I am not going to go in this post into a discussion of merits or dangers of MMR vaccination – this is a subject for another post or posts. But I want to point out that the key element in both MMR and COVID-2019 idea of ‘herd immunity’ is that a large proportion of the population is asked to take a – usually very small – risk in either vaccinating (MMR) or going through coronavirus infection (COVID) for the public good. In other words, I am asked to take a risk to protect others from possibly facing a larger one.

This was made quite explicit this morning in the BBC Radio 4 programme:

‘Sir Patrick Vallance says aim is to create herd immunity and broaden peak of epidemic’

says Guardian this morning. The government’s idea is to slow down the epidemic but not to stop it so that the NHS is not overwhelmed, but enough people – possibly – get immunity to prevent future outbreaks.

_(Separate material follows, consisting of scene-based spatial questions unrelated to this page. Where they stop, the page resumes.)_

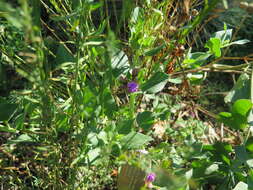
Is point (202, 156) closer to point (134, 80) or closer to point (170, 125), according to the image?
point (134, 80)

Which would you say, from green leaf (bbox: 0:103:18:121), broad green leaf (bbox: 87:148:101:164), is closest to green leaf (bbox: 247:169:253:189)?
broad green leaf (bbox: 87:148:101:164)

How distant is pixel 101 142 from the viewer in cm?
68

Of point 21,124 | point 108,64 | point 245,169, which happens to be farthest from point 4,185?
point 245,169

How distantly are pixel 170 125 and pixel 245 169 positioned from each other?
435 mm

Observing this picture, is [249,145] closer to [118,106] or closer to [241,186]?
[241,186]

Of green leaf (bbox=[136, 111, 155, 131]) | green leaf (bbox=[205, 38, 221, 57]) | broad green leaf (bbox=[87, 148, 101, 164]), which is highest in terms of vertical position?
green leaf (bbox=[205, 38, 221, 57])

There is a problem with this approach in that it has been shown that voluntary measures to create herd immunity simply do not work. People (consciously or subconsciously) evaluate risks of getting complications from mild coronovirus vs. benefits of protection against complications and at some point decide that this will not work for them. This point is given by a balance between perceived individual costs (falling ill, getting complications, passing on coronavirus to the elderly Mum) and perceived population benefits (not having an outbreak in autumn). When the first perceived cost is larger, people will not play the game and the ‘herd immunity’ fails (as it did for measles). There is a large body of evidence and theory using simulations (our own research) as well as the game theory that supports this behaviour.

This is a fascinating time for epidemiological researchers. As different countries implement different control measures, we start seeing differences in the way COVID-2019 epidemic is slowing down. One thing is certain, in the future the epidemiologists will need to very closely work with psychologists and economists. In our recent paper we said:

So, are we equipped to deal with the next pandemic? According to Blackburn et al. [98], the answer currently is a qualified ‘no’. However, the tools and processes may already be available to allow a more emphatic ‘yes’ to be the answer. Our future success in preventing and combating pandemics requires close collaboration across disciplines and systems.

So what is the solution? We are facing a crisis and there is a lot of unknowns. The key thing is for both politicians and experts to be very open about what they do and what they do not know about the outbreak. In the meantime, we need to do what we can to slow down the spread.